## begin Source document

Here is a link to Part 8 where we launched into this 20-book comparison, and Part 9 with links to them all, and the index to previous parts:

http://aliendjinnromances.blogspot.com/2013/05/theme-plot-integration-part-8-use-of-co.html

http://aliendjinnromances.blogspot.com/2013/05/theme-plot-integration-part-9-use-of-co.html
http://aliendjinnromances.blogspot.com/2013/05/index-to-theme-plot-integration.html

Remember, posts with "Integration" in the title put together the craft skills we've discussed singly in previous posts.

Also remember, most of this "work" is done subconsciously.  A writer telling a story wouldn't be consciously aware of doing any of this.  Those who do it as a "Talent" and get goshwows for their adroit use of these skills probably learned them just by reading eclectically, not necessarily thinking about what they were reading. 

Here's where we discussed Talent in writers:
http://aliendjinnromances.blogspot.com/2012/05/talent-mystique-or-mistake.html

Inborn, innate "Talent" is often signified in a natal chart by a quincunx or quindecile between outer and inner planets (fame is totally different).  We observe the results of Talent from outside the person by noting how "easily" they pick up certain skills (the child prodigy on the piano). 

Theory is that this ease of learning happens because the actual hard-slogging up the learning curve was done in a previous life, and the Soul selected that ability to be brought into this life.

## end Source document

*Requirements*
Rewrite the passage of the post on writing craft that begins at the words "Here's where we" and stops after "on the piano).", renaming "quincunx" to "sextile" wherever it occurs.

## begin Source data

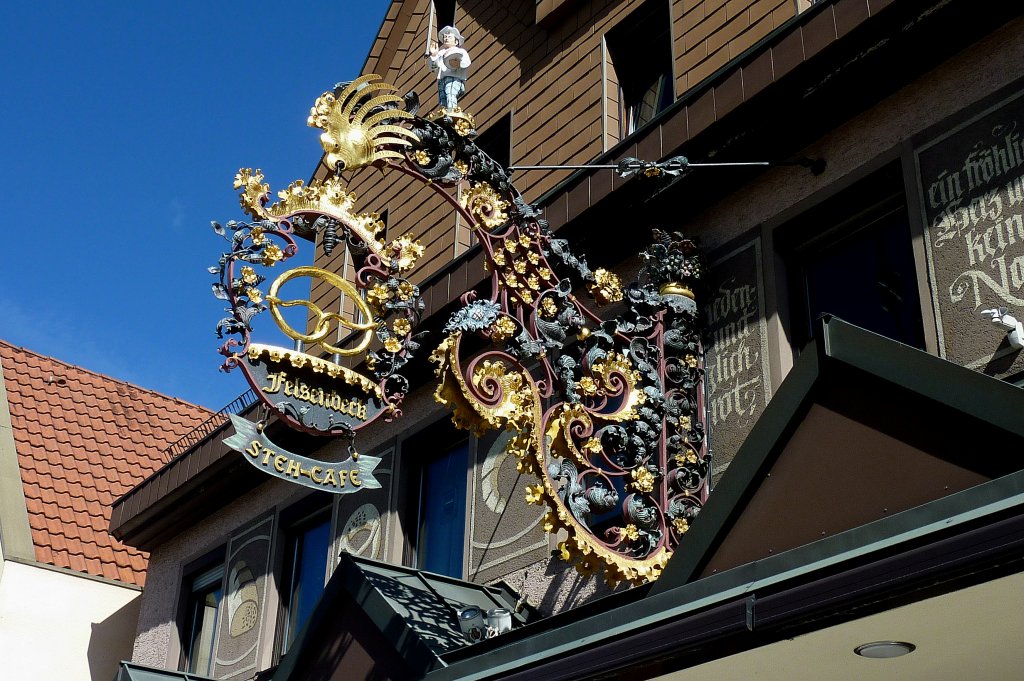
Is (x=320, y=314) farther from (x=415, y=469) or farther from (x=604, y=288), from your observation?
(x=415, y=469)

## end Source data

*Result for this exercise*
Here's where we discussed Talent in writers:
http://aliendjinnromances.blogspot.com/2012/05/talent-mystique-or-mistake.html

Inborn, innate "Talent" is often signified in a natal chart by a sextile or quindecile between outer and inner planets (fame is totally different).  We observe the results of Talent from outside the person by noting how "easily" they pick up certain skills (the child prodigy on the piano).